Thank you! This is good advice. One of her points was that she didn't want to feel forced to say or do things that weren't sincere, and I can understand that. I wouldn't want her to be fake for the sake of my happiness; that isn't fair either. I hope I can just convey my satisfaction through my actions - and I hope I DO like the job, because all this trouble would just suck otherwise.

...oh, and can I mention once more that I haven't gotten the call saying whether or not I have the job. This job is so much trouble and it isn't even MINE yet.


----------



## anarchitektur (Feb 11, 2011)

Doll said:


> It angers me that she's being selfish about her own feelings and not considering what I want. At the same time, I understand that she has her own feelings and I'm NOT trying to discount them. It's just... ugh... I really want to do this and she KNOWS that and it's frustrating that her actions and emotions are affecting me, but they just are.


I don't see what else she could have done, to be honest. She's made her position on the job known and so have you. She doesn't think it is a wise choice, and can't pretend that she does. It's possible we're different in this regard, but I'd rather have my disagreement out in the open than to have a partner lying about what they think or feel. In any event, she's not on board with the decision, but she doesn't have to be to support _you_. People have disagreements all the time; what's important is that she not tear you down over it.


----------



## Doll (Sep 6, 2012)

anarchitektur said:


> I don't see what else she could have done, to be honest. She's made her position on the job known and so have you. She doesn't think it is a wise choice, and can't pretend that she does. It's possible we're different in this regard, but I'd rather have my disagreement out in the open than to have a partner lying about what they think or feel. In any event, she's not on board with the decision, but she doesn't have to be to support _you_. People have disagreements all the time; what's important is that she not tear you down over it.

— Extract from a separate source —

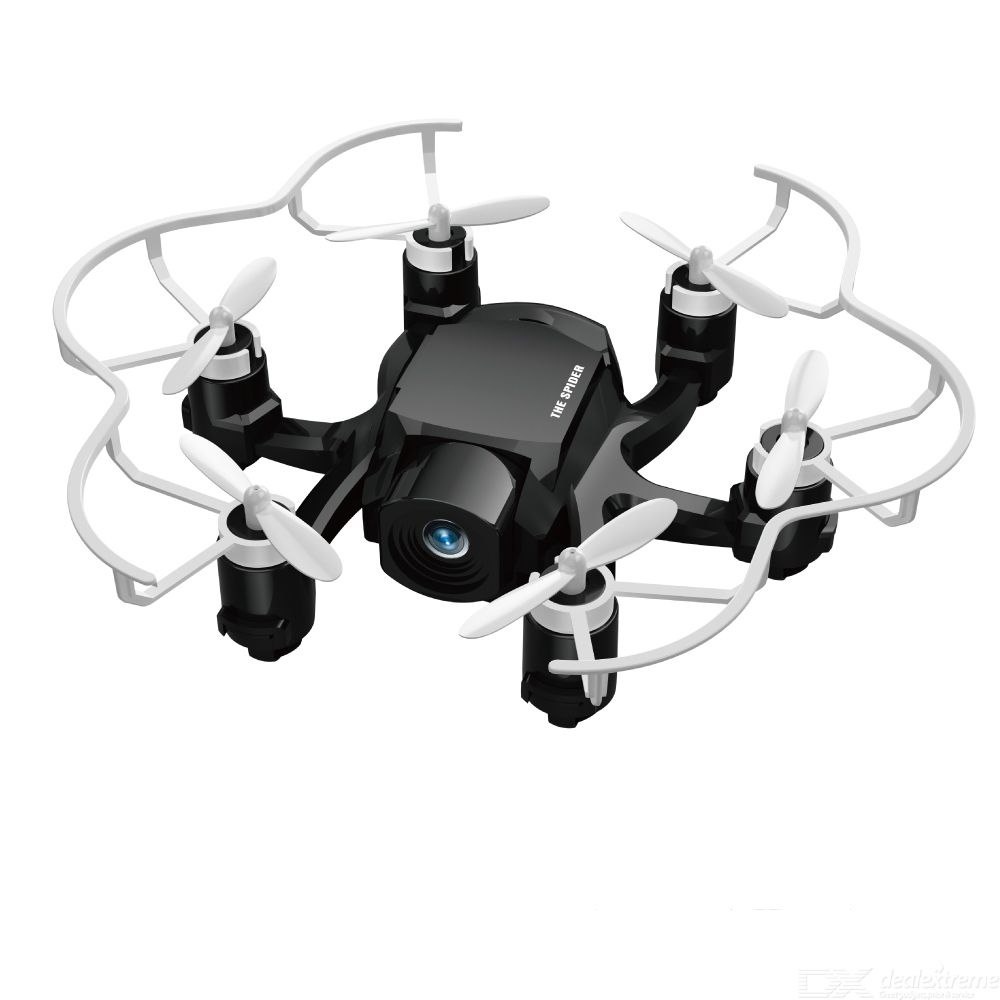FQ777-126C Mini Drone 6-axis Aerial Photography Drone Electric Remote Control Aircraft Toy Pocket Hexacopter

I think that's the problem. I do feel torn down, or as if I have to sacrifice one for the other. She implied that she has to distance herself from me if I take this job so she won't care as much "if something happens". It's one thing to make your opinion known on my work decision and another to back out of the relationship because of it.


----------



## anarchitektur (Feb 11, 2011)

Doll said:


> I think that's the problem. I do feel torn down, or as if I have to sacrifice one for the other. She implied that she has to distance herself from me if I take this job so she won't care as much "if something happens". It's one thing to make your opinion known on my work decision and another to back out of the relationship because of it.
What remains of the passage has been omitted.